Sedangkan dalam konteks senjata, Aisha menilai bahwa uranium yang dibutuhkan untuk menciptakan senjata nuklir merupakan uranium kelas atas yang proses pembuatannya memiliki risiko tinggi. Selain itu, ada tiga faktor lain yang juga menghambat mimpi Indonesia memiliki senjata nuklir.
“Pertama, dari segi teknis, mengembangkan senjata nuklir memerlukan proses yang rumit, standar keamanan yang memadai, serta teknologi tinggi. Selain itu dari segi biaya juga sangat mahal,” tutur Aisha.
Kedua, penggunaan nuklir, yang diatur International Atomic Energy Association (IAEA) selepas Perang Dunia kedua semakin memperkecil kesempatan Indonesia mengembangkan senjata nuklirnya sendiri.
“Ketiga, mempertimbangkan dinamika politik Internasional, membangun senjata nuklir akan menyebabkan security dilemma bagi negara-negara di sekiar Indonesia dan menyebabkan instabilitas kawasan, khususnya Asia Tenggara. Hal ini juga melanggar Kawasan Bebas Senjata Nuklir Asia Tenggara (SEANWFZ) yang telah diratifikasi negara-negara ASEAN pada 2007,” kata Aisha.
Menurut Aisha, kendati ada beberapa negara seperti Iran dan Korea Utara yang diduga mengembangkan nuklir di luar batasan, tak ada ancaman secara langsung untuk Indonesia. Namun, di sisi lain, tetap ada bahaya yang mengintai Indonesia dari meningkatnya penggunaan nuklir sebagai senjata di kawasan Asia.

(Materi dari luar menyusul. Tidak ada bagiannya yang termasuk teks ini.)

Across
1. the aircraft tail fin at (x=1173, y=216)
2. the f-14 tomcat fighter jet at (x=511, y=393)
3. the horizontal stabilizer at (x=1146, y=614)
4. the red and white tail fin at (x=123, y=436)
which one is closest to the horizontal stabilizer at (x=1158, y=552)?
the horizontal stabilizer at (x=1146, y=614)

“Hal yang perlu diperhatikan dari pengembangan senjata nuklir di negara-negara tersebut lebih mengarah kepada bagaimana kepemilikan senjata nuklir meningkatkan ancaman bagi negara-negara lain di Asia, sehingga muncul kebutuhan untuk bersama-sama meningkatkan kapasitas militernya, atau bahkan melakukan proliferasi nuklir. Hal tersebut akan menganggu stabilitas politik Internasional dan meningkatkan intensitas konflik,” ungkap Aisha.
Aisha merasa bahwa kepemilikan senjata nuklir adalah tanggung jawab besar yang menuntut banyak pertimbangan matang. Selain itu, Indonesia juga tidak sedang menghadapi ancaman keamanan besar. Maka, tidak ada urgensi untuk Indonesia memiliki senjata nuklir.
“Mempertimbangkan risiko bahwa pengembangan senjata nuklir dapat mengganggu stabilitas kawasan, khususnya Asia Tenggara, saat ini Indonesia belum perlu mengembangkan senjata nuklir,” tutup Aisha.